Right now, a barrel of oil costs about $111. But if JPMorgan analysts are correct, then that same barrel of oil will soon be $380 – and the culprit, as always, is “Russia.”
Should Vladimir Putin’s country cut output, then gas will skyrocket even higher than its current price, decimating the American and global economies in a matter of weeks or days.
“It is likely that the government could retaliate by cutting output as a way to inflict pain on the West,” the analysts wrote. “The tightness of the global market is on Russia’s side.”
JPMorgan head Jamie Dimon recently warned about an “economic hurricane” soon to come, and it appears that this latest analysis is fleshing out what it might look like.
If Russia cuts oil production by three million barrels per day, or so we are told, then a barrel of oil on the global market will increase in price to $190. In a worst-case scenario, Russia could cut oil production by five million barrels per day, driving a single barrel price up to $380.
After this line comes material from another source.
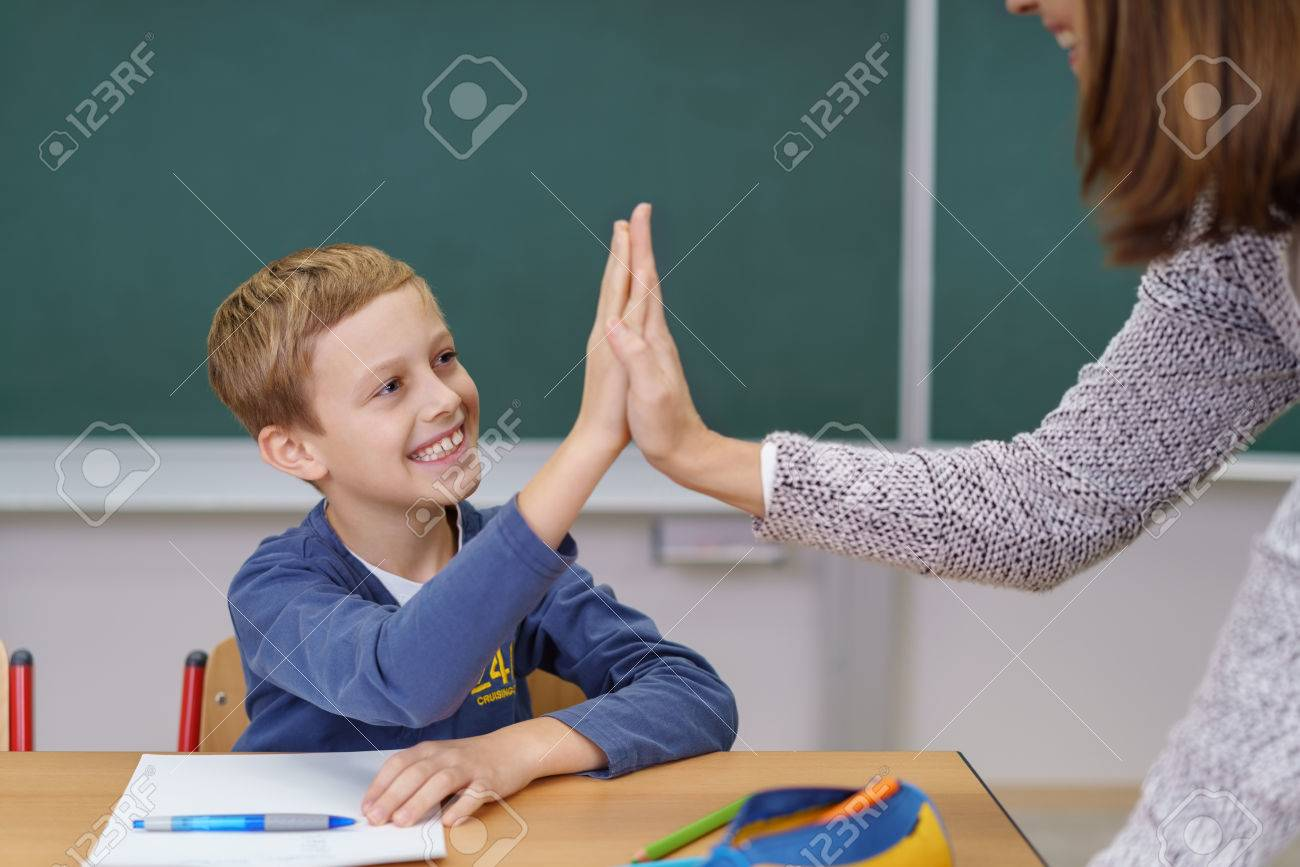 Teacher and happy grinning young student doing a high fives as the schoolboy finally succeeds in understanding something Banque d'images - 70439909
Many Western countries, especially in Europe, rely on Russian oil and other fuels to power their economies. Germany, Europe’s largest economy, is already suffering due to its refusal to pay for fuel in Russian rubles following the Ukraine war sanctions.
The “Group of Seven,” as they are called, which lead many industrialized nations, is working on a complex plan, reports indicate, to cap the price that Russia can charge from oil sales to non-G7 countries as part of their next-level sanctions against the country.
“The goal here is to starve Russia – starve Putin of his main source of cash and force down the price of Russian oil to help blunt the impact of Putin’s war at the pump,” announced a senior official in the Biden regime, once again blaming Putin for the situation.
“The dual objectives of G7 leaders have been to take direct aim at Putin’s revenues, particularly through energy, but also to minimize the spillovers and the impact on the G7 economies and the rest of the world.”